The incidence of asthma is rising more rapidly among preschool children than in any other age group. It accounts for one-third of pediatric emergency room visits and is the fourth most common cause for physician visits. The number of deaths related to asthma in children has nearly tripled during the past 15 years.
Late fall, early winter
The flu roars into millions of American homes around December and January. The best time to get a shot is before it peaks. During the 2003 to 2004 flu season, the vaccine was only partly effective against the new strain that struck. This led to more deaths, particularly in young children, a national scare that exhausted the nation’s supply of vaccine. People with asthma should get the vaccine early next year when supplies are adequate. Núñez points out that flu is just one of many possible triggers for asthma attacks. There are also such allergens as animal dander, dust mites and cigarette smoke.
He also makes use of inhaled beta-2 agonists, particularly levalbuterol, recently approved by the Food and Drug Administration for children 6 and older.
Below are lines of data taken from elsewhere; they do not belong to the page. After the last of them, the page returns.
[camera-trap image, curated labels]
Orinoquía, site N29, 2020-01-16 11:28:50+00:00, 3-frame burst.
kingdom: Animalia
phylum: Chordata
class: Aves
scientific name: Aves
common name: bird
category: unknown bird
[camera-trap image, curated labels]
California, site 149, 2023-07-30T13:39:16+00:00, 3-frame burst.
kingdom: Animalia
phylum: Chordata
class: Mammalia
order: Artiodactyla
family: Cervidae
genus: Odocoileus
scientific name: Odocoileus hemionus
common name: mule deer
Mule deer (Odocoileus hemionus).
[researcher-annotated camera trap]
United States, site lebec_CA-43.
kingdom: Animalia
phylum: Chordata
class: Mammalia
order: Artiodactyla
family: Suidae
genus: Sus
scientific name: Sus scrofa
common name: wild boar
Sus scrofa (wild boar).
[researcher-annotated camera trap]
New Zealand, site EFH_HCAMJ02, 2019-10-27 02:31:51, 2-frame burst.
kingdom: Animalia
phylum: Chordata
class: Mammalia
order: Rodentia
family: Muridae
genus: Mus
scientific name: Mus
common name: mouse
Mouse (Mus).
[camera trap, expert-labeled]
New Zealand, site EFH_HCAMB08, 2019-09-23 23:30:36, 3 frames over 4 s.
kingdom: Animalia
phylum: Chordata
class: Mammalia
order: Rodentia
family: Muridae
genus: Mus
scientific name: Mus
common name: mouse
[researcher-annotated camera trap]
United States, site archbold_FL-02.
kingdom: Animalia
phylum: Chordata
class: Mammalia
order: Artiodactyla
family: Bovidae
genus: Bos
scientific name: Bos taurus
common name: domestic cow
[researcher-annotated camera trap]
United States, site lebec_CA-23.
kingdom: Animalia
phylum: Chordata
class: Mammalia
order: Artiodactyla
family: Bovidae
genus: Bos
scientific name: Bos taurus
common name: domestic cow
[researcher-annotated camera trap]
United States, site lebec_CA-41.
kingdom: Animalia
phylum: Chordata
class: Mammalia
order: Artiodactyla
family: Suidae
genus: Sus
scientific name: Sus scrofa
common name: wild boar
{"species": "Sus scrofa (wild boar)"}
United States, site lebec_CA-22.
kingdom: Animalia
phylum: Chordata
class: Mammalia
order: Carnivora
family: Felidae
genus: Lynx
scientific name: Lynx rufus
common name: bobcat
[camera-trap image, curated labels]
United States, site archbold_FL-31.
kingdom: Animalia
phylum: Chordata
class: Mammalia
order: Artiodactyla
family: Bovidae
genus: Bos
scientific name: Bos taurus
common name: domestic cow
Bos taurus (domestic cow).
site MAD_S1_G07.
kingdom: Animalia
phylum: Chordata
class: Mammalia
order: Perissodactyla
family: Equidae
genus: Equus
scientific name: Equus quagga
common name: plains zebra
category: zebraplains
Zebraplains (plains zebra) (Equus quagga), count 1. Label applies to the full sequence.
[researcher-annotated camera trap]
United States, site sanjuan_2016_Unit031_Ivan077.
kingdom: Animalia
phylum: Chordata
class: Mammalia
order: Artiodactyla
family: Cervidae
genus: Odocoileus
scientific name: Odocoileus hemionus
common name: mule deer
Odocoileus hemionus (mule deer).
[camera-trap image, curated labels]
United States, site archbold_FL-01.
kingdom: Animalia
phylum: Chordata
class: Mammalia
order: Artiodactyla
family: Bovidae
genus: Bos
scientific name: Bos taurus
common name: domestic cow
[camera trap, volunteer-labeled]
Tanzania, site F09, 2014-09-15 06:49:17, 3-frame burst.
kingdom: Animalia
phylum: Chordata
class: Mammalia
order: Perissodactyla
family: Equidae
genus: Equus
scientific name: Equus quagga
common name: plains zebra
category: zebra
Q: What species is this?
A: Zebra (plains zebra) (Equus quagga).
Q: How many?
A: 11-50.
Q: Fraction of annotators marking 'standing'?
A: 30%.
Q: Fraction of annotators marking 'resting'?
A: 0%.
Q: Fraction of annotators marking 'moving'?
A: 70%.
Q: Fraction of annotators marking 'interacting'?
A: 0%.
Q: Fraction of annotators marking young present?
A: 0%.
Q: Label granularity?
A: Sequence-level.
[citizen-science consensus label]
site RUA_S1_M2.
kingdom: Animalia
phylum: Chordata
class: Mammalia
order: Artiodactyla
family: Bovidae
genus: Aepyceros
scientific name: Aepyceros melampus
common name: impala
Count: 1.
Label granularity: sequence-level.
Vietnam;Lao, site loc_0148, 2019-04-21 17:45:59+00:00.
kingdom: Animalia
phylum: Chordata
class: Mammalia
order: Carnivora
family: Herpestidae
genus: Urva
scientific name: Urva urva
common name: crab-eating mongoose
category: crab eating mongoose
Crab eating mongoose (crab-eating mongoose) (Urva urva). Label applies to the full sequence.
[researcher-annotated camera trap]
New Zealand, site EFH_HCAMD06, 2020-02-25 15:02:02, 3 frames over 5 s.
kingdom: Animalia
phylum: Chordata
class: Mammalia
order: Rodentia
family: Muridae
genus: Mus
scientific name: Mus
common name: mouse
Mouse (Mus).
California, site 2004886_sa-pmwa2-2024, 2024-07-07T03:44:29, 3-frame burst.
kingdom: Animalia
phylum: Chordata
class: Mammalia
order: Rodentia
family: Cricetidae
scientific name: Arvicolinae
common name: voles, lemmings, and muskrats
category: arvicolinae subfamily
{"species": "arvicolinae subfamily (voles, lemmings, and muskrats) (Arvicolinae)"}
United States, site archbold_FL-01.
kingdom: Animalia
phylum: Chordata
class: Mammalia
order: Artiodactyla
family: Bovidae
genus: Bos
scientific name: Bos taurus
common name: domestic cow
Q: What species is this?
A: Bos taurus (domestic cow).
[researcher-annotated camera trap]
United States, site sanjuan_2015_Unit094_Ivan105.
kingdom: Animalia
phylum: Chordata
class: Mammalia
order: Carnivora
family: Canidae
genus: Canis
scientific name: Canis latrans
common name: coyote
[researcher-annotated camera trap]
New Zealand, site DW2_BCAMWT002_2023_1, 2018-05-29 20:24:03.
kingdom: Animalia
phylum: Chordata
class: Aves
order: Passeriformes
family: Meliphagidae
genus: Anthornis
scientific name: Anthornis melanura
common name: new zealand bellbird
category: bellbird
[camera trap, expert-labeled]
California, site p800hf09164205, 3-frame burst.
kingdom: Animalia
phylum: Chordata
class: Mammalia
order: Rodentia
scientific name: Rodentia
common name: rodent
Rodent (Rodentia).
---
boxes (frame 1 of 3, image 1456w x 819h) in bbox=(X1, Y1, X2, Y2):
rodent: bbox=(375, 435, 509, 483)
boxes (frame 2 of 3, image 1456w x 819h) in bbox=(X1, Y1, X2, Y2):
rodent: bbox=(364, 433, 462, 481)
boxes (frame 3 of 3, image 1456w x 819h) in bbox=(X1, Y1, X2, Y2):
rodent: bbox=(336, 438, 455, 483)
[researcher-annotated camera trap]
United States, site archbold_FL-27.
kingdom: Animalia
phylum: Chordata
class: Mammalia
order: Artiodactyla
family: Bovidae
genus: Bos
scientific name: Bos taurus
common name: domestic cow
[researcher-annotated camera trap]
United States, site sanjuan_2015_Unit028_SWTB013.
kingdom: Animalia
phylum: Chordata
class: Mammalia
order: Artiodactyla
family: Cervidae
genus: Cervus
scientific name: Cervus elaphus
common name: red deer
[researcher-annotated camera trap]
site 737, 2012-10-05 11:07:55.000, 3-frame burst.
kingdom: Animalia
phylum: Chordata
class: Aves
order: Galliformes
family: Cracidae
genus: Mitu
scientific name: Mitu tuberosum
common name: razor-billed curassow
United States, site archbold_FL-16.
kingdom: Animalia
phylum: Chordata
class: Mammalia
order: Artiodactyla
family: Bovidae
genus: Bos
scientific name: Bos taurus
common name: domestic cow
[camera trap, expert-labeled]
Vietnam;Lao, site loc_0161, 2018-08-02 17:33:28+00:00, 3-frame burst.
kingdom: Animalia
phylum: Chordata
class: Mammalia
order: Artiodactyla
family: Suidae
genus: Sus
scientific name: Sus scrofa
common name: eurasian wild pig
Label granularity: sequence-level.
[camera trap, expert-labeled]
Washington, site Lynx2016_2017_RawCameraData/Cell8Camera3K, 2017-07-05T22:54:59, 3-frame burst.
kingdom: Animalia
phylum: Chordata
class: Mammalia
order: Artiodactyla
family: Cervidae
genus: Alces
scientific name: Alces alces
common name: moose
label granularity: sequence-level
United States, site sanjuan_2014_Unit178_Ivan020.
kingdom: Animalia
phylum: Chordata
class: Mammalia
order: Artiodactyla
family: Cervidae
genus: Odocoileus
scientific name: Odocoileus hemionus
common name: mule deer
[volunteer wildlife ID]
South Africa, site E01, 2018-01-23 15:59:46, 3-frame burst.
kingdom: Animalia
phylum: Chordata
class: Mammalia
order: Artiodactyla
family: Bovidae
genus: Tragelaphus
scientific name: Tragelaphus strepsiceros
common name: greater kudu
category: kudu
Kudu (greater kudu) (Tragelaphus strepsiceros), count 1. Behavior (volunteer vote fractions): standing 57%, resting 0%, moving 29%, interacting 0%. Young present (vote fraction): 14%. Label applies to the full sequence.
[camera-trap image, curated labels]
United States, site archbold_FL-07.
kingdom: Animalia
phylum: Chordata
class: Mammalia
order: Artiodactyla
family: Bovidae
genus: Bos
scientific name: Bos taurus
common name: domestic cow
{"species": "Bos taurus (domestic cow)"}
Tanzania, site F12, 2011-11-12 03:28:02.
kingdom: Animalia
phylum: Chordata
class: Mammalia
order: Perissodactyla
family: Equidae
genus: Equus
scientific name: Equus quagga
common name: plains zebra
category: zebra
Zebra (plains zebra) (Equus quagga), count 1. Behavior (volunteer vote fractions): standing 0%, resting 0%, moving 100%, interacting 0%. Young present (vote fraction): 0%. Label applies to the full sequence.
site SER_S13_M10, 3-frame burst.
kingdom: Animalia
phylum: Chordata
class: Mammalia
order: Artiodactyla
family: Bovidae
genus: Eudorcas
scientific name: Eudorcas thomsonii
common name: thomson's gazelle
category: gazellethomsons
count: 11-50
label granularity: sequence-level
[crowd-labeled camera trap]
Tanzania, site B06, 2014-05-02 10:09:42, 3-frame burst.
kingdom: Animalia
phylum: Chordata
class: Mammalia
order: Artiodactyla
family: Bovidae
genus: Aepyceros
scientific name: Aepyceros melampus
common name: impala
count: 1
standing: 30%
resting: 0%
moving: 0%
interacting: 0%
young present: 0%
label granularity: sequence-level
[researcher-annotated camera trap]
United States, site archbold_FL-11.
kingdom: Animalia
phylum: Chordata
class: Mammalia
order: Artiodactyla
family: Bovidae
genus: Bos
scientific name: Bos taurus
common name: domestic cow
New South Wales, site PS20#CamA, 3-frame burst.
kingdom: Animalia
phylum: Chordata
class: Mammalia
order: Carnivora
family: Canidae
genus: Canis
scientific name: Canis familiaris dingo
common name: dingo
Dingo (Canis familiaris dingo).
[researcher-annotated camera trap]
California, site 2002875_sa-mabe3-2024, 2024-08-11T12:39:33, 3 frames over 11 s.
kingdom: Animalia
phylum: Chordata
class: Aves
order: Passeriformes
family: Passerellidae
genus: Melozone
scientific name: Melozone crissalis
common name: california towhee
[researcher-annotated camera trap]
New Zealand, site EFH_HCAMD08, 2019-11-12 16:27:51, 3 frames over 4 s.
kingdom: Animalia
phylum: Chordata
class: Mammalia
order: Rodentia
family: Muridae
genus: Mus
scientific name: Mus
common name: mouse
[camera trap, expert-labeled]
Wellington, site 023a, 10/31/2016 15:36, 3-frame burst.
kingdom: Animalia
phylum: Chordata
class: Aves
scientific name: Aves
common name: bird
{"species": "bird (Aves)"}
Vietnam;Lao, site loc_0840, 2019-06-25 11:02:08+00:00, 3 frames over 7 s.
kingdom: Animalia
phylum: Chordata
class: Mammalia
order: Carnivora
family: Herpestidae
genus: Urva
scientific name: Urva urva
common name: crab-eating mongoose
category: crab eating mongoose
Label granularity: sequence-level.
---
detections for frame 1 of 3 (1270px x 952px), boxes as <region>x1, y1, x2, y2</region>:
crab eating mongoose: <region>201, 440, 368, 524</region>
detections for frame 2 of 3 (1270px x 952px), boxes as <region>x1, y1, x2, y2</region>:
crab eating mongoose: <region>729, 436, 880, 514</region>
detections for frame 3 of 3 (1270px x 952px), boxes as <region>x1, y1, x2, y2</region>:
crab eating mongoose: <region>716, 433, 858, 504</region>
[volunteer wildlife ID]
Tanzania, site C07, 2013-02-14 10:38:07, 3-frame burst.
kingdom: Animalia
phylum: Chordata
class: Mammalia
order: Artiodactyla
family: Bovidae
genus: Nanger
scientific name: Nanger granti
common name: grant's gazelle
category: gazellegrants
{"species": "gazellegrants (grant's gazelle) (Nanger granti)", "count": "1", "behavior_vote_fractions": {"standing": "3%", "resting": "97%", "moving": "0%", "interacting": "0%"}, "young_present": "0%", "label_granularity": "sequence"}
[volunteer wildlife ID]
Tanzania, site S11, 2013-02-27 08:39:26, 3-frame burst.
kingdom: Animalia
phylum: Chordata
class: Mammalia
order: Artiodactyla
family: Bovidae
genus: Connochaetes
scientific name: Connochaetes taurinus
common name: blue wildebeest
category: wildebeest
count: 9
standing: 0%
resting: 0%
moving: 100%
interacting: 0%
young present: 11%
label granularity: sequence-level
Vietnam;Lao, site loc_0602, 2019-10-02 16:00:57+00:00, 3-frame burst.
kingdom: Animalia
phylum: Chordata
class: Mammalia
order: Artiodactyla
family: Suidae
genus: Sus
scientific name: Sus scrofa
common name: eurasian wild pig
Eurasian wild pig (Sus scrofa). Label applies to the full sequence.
The medication, used in nebulizers, helps control asthma by relaxing and opening the smooth muscles of the airways, allowing air to flow more easily in and out of the lungs.
Yet it’s wise to eliminate as many factors as possible, and Núñez urges parents to get their children to the doctor for a flu shot. Grocery stores, pharmacies and local health departments sometimes offer flu shots on certain days before flu season.
“Our goal in treating asthma is to keep the child leading a normal life,” Núñez says.